1. ✅ **Password Hashing:** Uses bcrypt with proper cost (`pkg/utils/password.go`)
2. ✅ **HttpOnly Cookies:** Prevents XSS token theft (`internal/controllers/auth_controller.go` line 150-158)
3. ✅ **Secure Cookie Flags:** Sets Secure flag when using HTTPS
4. ✅ **CORS Configuration:** Properly configured with origin validation (`main.go` line 111-130)
5. ✅ **Security Headers:** X-Content-Type-Options, X-Frame-Options, HSTS (`main.go` line 99-105)
6. ✅ **Content Security Policy:** Configurable CSP header
7. ✅ **Admin Password Verification:** Required when modifying admin accounts (`internal/controllers/auth_controller.go` line 491)
8. ✅ **Email Case-Insensitive Lookup:** Prevents duplicate accounts with different casing
9. ✅ **Graceful Shutdown:** Proper cleanup on server shutdown (`main.go`)
10. ✅ **Database Connection Pooling:** Configured limits prevent resource exhaustion

---

## Priority Action Items

### Immediate (Within 24 hours):
1. **Rotate all exposed credentials** in `.env` file
2. **Remove .env from version control**, use .env.example
3. **Set strong JWT_SECRET** (minimum 32 characters, random)
4. **Disable or restrict DevBypass middleware**

### Short-term (Within 1 week):
5. **Replace custom HTML sanitization** with bluemonday
6. **Audit all dangerouslySetInnerHTML** usage in frontend
7. **Remove or secure Admin Access Token** feature
8. **Implement comprehensive rate limiting**

### Medium-term (Within 1 month):
9. **Add password complexity requirements**
10. **Implement JWT token blacklist** or refresh tokens
11. **Add file content validation** for uploads
12. **Implement persistent CSRF token storage**

---

## Compliance Notes

### GDPR Considerations:
- ✅ Newsletter unsubscribe mechanism present
- ✅ Email preferences management
- ⚠️ Consider adding data export/deletion endpoints

### OWASP Top 10 (2021):
- **A01 Broken Access Control:** ⚠️ DevBypass and AdminAccessToken issues
- **A02 Cryptographic Failures:** ⚠️ Weak default JWT secret
- **A03 Injection:** ✅ GORM protects against SQL injection
- **A04 Insecure Design:** ⚠️ In-memory CSRF tokens
- **A05 Security Misconfiguration:** ⚠️ Exposed credentials
- **A07 Identification/Authentication Failures:** ⚠️ Weak password policy
- **A08 Software/Data Integrity:** ⚠️ No subresource integrity checks

---

## Testing Recommendations

1. **Penetration Testing:** Engage security professionals for thorough testing
2. **Dependency Scanning:** Use `go mod` security scanning tools
3. **SAST/DAST:** Implement automated security scanning in CI/CD
4. **Secret Scanning:** Use tools like GitGuardian or Gitleaks

---

## Conclusion

The fotbal-club application has a **solid security foundation** with proper use of bcrypt, GORM ORM, security headers, and CORS. However, **critical vulnerabilities** exist around exposed credentials, weak JWT defaults, and authentication bypasses that must be addressed immediately.

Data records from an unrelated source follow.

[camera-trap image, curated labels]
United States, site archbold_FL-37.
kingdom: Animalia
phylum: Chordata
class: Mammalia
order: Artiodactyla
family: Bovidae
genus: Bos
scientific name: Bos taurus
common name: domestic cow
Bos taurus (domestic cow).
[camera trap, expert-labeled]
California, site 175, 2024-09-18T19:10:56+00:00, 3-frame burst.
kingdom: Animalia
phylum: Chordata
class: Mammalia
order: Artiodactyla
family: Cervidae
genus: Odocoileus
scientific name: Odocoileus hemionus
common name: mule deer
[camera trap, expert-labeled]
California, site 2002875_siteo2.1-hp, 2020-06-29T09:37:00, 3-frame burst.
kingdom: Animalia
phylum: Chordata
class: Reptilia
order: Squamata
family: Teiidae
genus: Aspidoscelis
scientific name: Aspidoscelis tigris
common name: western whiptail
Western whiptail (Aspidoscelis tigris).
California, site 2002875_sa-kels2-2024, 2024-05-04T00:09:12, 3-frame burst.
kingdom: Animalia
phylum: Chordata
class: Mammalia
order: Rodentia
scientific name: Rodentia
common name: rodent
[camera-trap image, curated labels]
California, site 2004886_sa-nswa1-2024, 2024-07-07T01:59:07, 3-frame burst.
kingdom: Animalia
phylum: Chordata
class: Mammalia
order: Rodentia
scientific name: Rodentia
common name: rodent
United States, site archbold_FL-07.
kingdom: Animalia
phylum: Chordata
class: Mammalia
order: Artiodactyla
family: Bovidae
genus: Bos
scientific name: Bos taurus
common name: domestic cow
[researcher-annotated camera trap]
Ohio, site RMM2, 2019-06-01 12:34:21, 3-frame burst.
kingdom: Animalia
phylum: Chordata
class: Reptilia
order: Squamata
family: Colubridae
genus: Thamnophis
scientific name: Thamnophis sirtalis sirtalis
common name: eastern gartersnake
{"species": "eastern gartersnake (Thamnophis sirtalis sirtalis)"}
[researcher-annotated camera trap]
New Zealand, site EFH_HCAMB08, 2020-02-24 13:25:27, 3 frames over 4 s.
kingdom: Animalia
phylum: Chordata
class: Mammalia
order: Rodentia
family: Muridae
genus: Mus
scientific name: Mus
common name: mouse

**Recommended next steps:**
1. Fix all CRITICAL issues within 24 hours
2. Schedule HIGH priority fixes within 1 week
3. Implement continuous security monitoring
4. Conduct regular security audits

---

**Report End**  
For questions or clarifications, review the specific file locations and code references provided above.